A prisoner in custody pursuant to a sentence imposed by a federal court who believes "that the sentence was imposed in violation of the Constitution or laws of the United States . . . or is otherwise subject to collateral attack, may move the court which imposed the sentence to vacate, set aside or correct the sentence." 28 U.S.C.§ 2255. The district court is given discretion in determining whether to hold an evidentiary hearing on a prisoner's motion under Section 2255. See Gov't of the Virgin Islands v. Forte, 865 F.2d 59, 62 (3d Cir. 1989). In exercising that discretion, the Court must decide whether the petitioner's claims, if proven, would entitle petitioner to relief and then consider whether an evidentiary hearing is needed to determine the truth of the allegations. See Gov't of the Virgin Islands v. Weatherwax, 20 F.3d 572, 574 (3d. Cir. 1994). Accordingly, a district court may summarily dismiss a motion brought under Section 2255 without a hearing where the "motion, files, and records, 'show conclusively that the movant is not entitled to relief.'" United States v. Nahodil, 36 F.3d 323, 326 (3d Cir. 1994) (quoting United States v. Day, 969 F.2d 39, 41-42 (3d Cir. 1992)). See also Forte, 865 F.2d at 62. For reasons outlined below, the Court finds an evidentiary hearing is not warranted because the record demonstrates that Petitioner is not entitled to the relief sought.

IV. DISCUSSION

A. Speedy Trial Act, 18 U.S.C. § 3161 et. seq.

Petitioner alleges that the Speedy Trial Act of 1974 (the "Act") was violated when he did not go to trial within seventy days after he was indicted. The Act provides that in "any case in which a plea of not guilty is entered, the trial . . . shall commence within seventy days" from the last date of: (1) the "filing date" of the information or indictment or (2) the defendant's initial appearance before a judicial officer (i.e., the arraignment). 18 U.S.C. § 3161(c)(1). If the seventy days are exceeded, the indictment must be dismissed. 18 U.S.C. § 3162(a)(2). Such dismissal may be with or without prejudice at the court's discretion. Id.

→ Provided material
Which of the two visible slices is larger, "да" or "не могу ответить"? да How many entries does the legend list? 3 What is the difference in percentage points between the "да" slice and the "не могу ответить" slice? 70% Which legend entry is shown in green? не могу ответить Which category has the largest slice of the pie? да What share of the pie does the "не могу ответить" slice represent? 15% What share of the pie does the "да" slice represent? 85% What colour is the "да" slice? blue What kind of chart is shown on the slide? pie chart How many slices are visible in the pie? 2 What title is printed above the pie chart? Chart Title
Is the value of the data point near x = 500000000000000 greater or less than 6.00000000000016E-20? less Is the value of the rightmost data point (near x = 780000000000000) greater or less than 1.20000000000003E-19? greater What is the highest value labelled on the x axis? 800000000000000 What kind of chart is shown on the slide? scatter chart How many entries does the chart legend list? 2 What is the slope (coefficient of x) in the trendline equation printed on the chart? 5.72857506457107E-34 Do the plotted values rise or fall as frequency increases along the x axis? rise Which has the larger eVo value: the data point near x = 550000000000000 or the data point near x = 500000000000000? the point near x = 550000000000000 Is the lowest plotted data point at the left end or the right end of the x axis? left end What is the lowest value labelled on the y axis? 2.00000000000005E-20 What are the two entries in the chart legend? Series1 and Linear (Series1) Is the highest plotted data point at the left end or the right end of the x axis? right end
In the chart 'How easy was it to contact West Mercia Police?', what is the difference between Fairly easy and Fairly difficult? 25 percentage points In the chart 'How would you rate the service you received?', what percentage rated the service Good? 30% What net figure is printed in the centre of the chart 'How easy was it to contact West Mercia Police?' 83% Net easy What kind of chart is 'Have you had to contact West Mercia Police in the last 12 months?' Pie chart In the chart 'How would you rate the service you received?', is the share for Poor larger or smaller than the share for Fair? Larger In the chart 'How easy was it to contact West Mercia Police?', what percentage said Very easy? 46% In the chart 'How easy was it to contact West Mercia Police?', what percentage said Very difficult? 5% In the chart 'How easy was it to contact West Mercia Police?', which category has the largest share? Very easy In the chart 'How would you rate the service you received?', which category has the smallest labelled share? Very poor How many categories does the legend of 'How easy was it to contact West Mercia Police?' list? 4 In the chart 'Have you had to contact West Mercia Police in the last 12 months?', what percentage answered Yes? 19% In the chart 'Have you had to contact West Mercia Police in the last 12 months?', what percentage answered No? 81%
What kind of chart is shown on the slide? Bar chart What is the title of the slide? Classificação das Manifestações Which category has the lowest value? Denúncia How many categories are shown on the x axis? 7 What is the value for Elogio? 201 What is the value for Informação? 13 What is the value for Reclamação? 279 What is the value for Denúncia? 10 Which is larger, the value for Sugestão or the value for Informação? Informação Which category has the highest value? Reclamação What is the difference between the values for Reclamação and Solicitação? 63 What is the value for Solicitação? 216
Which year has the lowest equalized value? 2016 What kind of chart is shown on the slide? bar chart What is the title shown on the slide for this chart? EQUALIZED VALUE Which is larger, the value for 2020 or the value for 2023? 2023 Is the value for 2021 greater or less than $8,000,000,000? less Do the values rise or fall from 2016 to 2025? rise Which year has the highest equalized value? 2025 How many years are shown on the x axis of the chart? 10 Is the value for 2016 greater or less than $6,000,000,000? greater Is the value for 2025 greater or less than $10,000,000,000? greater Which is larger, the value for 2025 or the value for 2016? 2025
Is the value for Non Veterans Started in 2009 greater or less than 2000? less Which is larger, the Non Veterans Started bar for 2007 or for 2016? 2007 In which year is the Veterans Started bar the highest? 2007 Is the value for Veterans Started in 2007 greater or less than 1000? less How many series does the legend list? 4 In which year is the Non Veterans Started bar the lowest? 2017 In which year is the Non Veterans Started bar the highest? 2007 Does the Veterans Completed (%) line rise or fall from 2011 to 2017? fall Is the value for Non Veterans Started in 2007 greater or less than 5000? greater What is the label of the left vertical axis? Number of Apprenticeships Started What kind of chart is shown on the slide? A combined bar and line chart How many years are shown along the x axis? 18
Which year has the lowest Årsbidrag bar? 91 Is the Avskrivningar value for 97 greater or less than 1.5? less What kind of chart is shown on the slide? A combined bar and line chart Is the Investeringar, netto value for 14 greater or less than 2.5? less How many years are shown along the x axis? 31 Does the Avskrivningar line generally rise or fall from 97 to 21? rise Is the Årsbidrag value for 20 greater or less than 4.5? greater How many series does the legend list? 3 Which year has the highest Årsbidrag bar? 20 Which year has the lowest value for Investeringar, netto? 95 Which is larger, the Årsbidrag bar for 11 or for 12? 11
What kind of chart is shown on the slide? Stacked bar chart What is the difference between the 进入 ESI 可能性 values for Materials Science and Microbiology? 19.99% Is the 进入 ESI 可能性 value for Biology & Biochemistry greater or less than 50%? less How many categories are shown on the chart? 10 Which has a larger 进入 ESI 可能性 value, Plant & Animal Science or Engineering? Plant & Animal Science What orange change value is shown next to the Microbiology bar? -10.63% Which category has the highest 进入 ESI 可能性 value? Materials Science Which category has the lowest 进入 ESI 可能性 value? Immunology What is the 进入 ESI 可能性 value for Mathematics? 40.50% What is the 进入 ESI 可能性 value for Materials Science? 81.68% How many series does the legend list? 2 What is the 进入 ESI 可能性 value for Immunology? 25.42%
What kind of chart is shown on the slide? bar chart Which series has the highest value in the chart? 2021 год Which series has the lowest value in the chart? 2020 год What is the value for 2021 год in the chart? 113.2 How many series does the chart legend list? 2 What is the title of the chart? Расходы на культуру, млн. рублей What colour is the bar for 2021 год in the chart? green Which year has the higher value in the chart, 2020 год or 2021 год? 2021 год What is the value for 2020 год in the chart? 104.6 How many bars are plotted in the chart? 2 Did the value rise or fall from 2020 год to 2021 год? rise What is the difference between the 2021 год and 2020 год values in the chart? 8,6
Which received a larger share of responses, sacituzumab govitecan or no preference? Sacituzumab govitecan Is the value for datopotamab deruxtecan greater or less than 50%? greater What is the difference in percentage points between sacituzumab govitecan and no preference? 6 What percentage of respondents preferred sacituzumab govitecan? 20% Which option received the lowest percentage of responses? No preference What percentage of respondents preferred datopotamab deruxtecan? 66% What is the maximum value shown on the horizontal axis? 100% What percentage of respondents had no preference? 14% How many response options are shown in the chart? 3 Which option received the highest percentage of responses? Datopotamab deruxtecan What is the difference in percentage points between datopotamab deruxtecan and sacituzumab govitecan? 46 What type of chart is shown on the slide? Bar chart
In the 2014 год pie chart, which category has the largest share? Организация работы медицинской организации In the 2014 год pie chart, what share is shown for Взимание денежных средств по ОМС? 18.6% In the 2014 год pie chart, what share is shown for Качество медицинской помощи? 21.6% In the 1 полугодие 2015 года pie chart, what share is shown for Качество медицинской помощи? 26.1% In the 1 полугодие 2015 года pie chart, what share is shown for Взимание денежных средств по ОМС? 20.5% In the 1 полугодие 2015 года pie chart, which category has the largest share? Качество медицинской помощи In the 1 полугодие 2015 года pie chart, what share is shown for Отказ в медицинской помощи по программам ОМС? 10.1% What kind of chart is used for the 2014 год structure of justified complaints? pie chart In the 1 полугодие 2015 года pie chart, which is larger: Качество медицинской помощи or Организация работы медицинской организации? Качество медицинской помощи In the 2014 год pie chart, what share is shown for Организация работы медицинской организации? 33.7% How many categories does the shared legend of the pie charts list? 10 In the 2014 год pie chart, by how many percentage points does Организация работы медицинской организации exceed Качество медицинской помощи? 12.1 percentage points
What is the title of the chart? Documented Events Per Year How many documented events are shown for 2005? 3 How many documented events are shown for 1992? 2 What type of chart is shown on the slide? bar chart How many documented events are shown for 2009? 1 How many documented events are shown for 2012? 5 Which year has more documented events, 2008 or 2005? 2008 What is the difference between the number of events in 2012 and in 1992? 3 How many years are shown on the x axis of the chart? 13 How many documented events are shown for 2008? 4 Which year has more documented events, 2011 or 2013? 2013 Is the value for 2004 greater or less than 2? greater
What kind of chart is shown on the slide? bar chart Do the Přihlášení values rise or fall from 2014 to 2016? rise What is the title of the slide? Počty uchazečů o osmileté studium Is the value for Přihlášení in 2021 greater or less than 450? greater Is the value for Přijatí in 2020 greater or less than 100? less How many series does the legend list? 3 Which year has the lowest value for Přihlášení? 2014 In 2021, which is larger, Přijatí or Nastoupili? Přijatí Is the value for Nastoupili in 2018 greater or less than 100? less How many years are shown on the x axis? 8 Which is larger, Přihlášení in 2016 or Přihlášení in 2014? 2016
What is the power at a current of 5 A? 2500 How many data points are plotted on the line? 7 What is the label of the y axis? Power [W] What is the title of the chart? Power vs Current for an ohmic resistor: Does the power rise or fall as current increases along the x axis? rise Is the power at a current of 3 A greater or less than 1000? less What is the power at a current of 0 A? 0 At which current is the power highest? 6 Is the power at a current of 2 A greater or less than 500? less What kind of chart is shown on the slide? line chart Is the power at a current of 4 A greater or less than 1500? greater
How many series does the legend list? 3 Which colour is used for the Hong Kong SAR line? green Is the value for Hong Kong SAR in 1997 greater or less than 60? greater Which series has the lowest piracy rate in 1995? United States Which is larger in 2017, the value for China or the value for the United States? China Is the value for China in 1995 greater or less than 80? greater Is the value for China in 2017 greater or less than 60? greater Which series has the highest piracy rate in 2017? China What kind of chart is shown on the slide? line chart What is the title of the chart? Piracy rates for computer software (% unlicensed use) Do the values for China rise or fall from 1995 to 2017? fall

→ What you will do
a - Using the Section 2255 passage, answer each question:
(i) Which case does the passage cite for the district court's discretion over holding an evidentiary hearing?
(ii) Under the Speedy Trial Act, within how many days must trial commence after a plea of not guilty?
(iii) What must happen to the indictment if that time limit is exceeded?
b - Copy everything in the Section 2255 passage from "Petitioner alleges that" down to "court's discretion. Id.".

→ Exercise solutions
a -
(i) Gov't of the Virgin Islands v. Forte, 865 F.2d 59, 62 (3d Cir. 1989).
(ii) Seventy days.
(iii) It must be dismissed, with or without prejudice at the court's discretion.

b -
Petitioner alleges that the Speedy Trial Act of 1974 (the "Act") was violated when he did not go to trial within seventy days after he was indicted. The Act provides that in "any case in which a plea of not guilty is entered, the trial . . . shall commence within seventy days" from the last date of: (1) the "filing date" of the information or indictment or (2) the defendant's initial appearance before a judicial officer (i.e., the arraignment). 18 U.S.C. § 3161(c)(1). If the seventy days are exceeded, the indictment must be dismissed. 18 U.S.C. § 3162(a)(2). Such dismissal may be with or without prejudice at the court's discretion. Id.